Work item
Write out the passage about the film 143 again, starting at "143 is a 2004" and ending at "play supporting roles.", and swap "romantic action film" for "romantic drama film".
━━ Source passage
- Movie Poster
- Directed by: Puri Jagannadh
- Written by: Puri Jagannadh
- Produced by: Puri Jagannadh
- Starring: Sairam Shankar Samiksha Flora Saini Nagendra Babu Brahmanandam
- Cinematography: Shyam K. Naidu
- Edited by: Marthand K. Venkatesh
- Music by: Chakri
- Production company: Vaishno Academy
- Release date: 27 August 2004;
- Running time: 143 minutes
- Country: India
- Language: Telugu

= 143 (2004 film) =

2004 film by Puri Jagannadh

143 is a 2004 Indian Telugu-language romantic action film directed, written, and produced by Puri Jagannadh, starring Sairam Shankar and Samiksha in the lead roles. Flora Saini, Nagendra Babu, Brahmanandam, Dharmavarapu Subramanyam, Brahmaji, M. S. Narayana and Ali play supporting roles.
━━━━
━━ Data excerpts
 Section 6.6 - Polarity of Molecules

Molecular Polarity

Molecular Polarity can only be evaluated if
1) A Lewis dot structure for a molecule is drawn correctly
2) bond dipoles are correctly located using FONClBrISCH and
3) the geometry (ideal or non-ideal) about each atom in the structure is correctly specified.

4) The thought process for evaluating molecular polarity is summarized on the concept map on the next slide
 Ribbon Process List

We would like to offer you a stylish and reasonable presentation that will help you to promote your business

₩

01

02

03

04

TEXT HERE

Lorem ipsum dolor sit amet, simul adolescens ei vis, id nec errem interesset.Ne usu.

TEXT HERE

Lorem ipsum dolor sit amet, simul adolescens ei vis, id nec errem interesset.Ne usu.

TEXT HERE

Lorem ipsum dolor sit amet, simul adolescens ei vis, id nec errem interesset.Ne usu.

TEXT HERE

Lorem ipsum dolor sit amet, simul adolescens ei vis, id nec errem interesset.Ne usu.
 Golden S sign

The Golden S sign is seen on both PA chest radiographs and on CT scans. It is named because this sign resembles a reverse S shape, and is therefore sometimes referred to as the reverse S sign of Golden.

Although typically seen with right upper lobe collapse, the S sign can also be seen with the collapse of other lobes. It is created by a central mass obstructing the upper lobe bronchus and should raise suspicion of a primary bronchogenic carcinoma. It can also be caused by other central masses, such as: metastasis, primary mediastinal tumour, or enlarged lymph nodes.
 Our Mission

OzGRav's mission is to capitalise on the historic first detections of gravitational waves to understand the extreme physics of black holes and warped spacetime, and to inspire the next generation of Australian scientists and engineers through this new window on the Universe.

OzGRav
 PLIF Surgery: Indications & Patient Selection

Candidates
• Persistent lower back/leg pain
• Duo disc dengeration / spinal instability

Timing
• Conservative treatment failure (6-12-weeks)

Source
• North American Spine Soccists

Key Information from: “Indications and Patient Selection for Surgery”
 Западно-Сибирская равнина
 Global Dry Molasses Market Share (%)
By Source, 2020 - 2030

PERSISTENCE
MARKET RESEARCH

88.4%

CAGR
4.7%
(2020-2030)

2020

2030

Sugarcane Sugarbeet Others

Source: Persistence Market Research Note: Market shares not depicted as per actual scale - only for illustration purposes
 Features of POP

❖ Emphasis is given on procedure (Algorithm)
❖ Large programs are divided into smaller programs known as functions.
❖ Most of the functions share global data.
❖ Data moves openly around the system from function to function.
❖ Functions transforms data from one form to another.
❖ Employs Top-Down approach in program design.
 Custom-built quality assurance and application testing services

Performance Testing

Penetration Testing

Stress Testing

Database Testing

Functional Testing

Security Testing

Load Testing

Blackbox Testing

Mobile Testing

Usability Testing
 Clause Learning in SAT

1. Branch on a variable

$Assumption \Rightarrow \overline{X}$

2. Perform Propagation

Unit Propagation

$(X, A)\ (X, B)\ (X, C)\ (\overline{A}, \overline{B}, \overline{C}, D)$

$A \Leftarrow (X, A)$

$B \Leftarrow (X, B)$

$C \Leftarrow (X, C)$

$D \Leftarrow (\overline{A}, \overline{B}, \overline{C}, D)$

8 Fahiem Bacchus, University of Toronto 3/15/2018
━━━━
Task response
143 is a 2004 Indian Telugu-language romantic drama film directed, written, and produced by Puri Jagannadh, starring Sairam Shankar and Samiksha in the lead roles. Flora Saini, Nagendra Babu, Brahmanandam, Dharmavarapu Subramanyam, Brahmaji, M. S. Narayana and Ali play supporting roles.